→ **Written tasks**:
1. Please retype the part of the pandas groupby thread below, starting with "I think I've" and going on through "of those occupations.".
2. According to the pandas groupby thread below, what happens when several occupations share the same max salary?

-- start of Document extract --

I'm trying to find out which occupation has the max mean salary.
I've tried
df.groupby('Occupation').agg({'Salary':'mean'})
I think I've figured out how to get the max mean salary but I can't figure out how to get the specific occupation title. Any tips ? Thank you!!
When you perform a groupby
, the features you use in your groupby become the index. Since the result of your groupby will be a Series (as you are only aggregating mean salary), you can use idxmax
to then retrieve the index where the max salary occurs. However, if there are multiple occupations that share the same max salary, this will only return one of those occupations.
df = pd.DataFrame({'Occupation':list('aaabbbccc'),'Salary':[1,2,3,4,5,6,7,8,9]})
occupation_max_salary = df.groupby('Occupation').agg({'Salary':'mean'}).idxmax()[0]
occupation_max_salary
is 'c'
as expected.

-- end of Document extract --
-- start of Supplied material --

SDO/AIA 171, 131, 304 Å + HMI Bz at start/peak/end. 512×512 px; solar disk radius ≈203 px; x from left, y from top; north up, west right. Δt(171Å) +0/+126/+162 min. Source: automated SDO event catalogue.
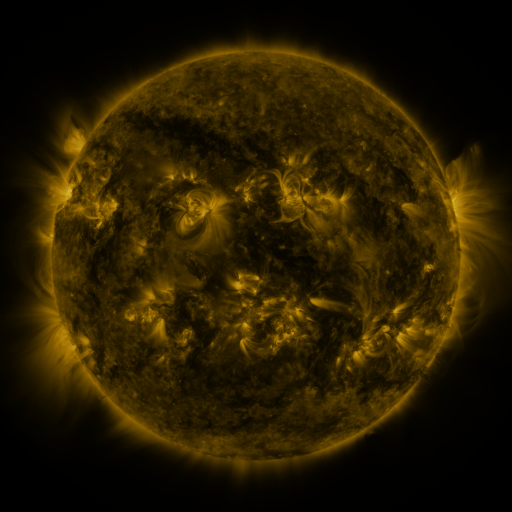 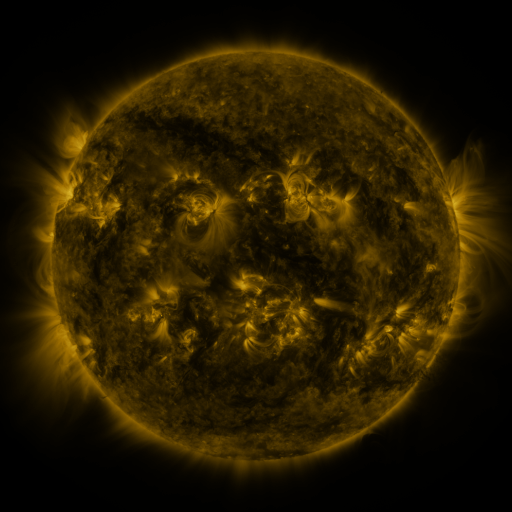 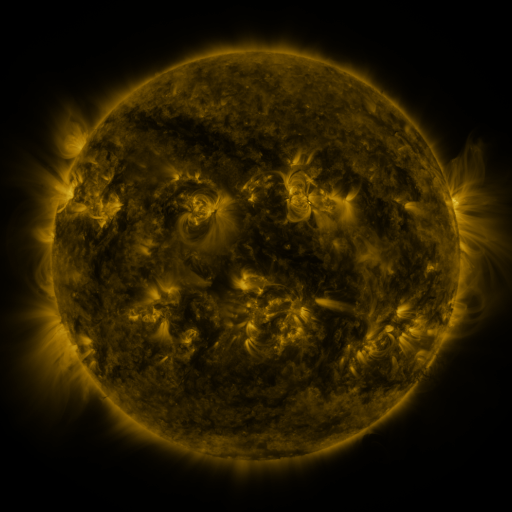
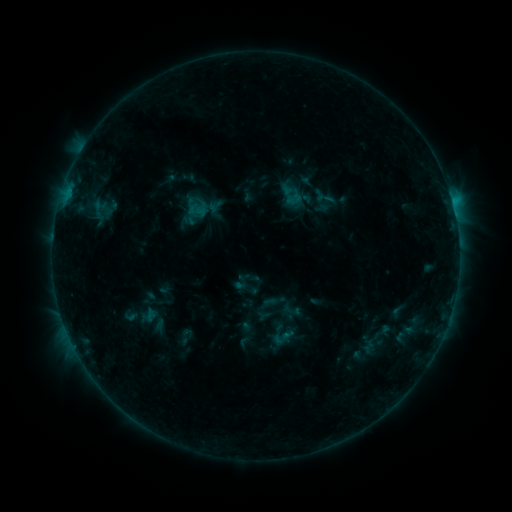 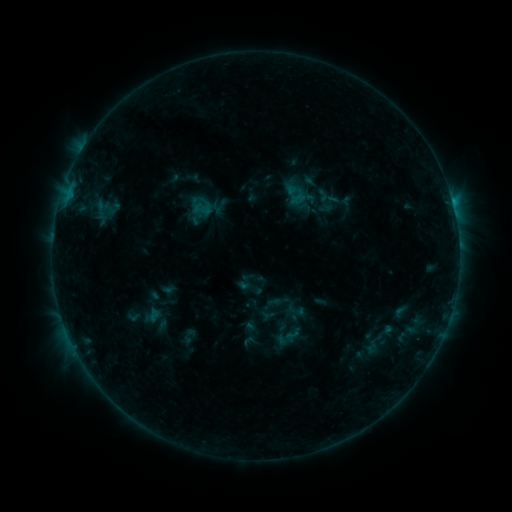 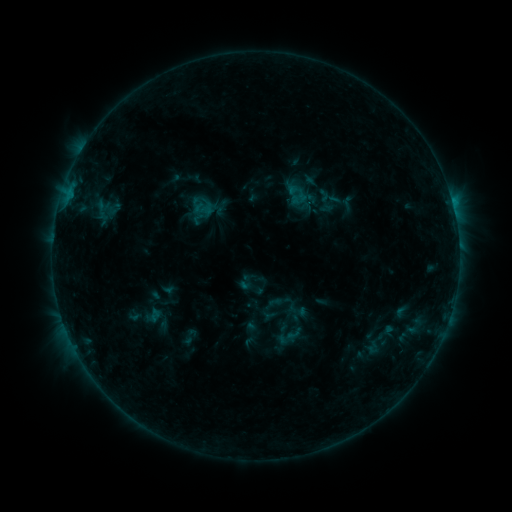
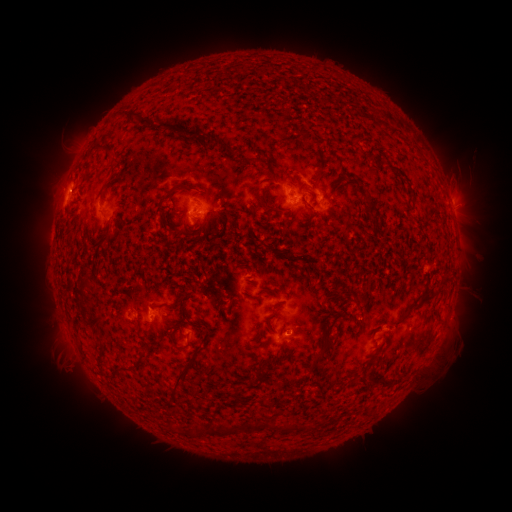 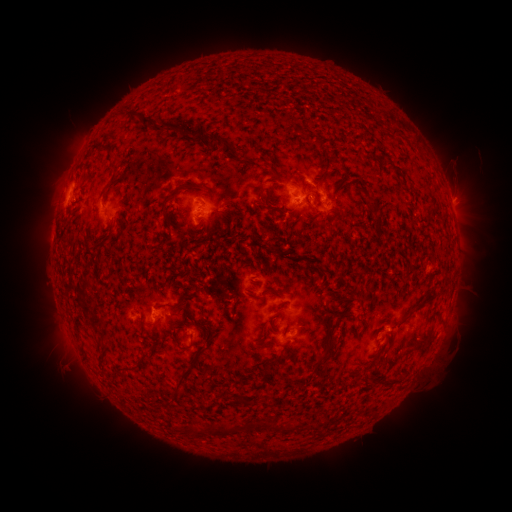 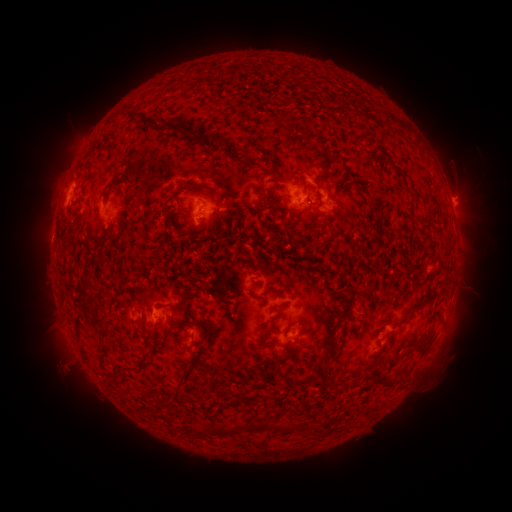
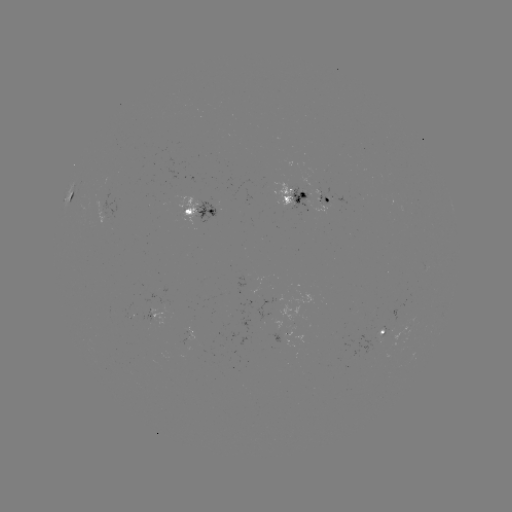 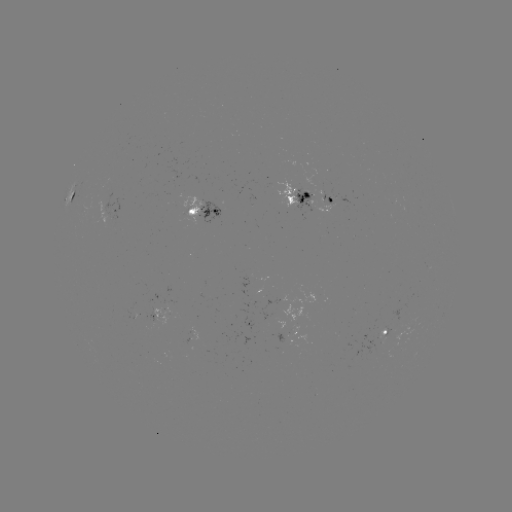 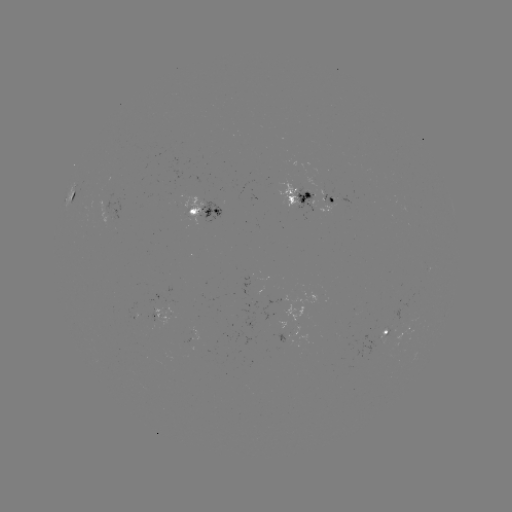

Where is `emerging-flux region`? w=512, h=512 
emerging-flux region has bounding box [292, 187, 316, 212].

-- end of Supplied material --

→ **Answers to the tasks**:
1.
I think I've figured out how to get the max mean salary but I can't figure out how to get the specific occupation title. Any tips ? Thank you!!
When you perform a groupby
, the features you use in your groupby become the index. Since the result of your groupby will be a Series (as you are only aggregating mean salary), you can use idxmax
to then retrieve the index where the max salary occurs. However, if there are multiple occupations that share the same max salary, this will only return one of those occupations.

2. Only one of those occupations is returned.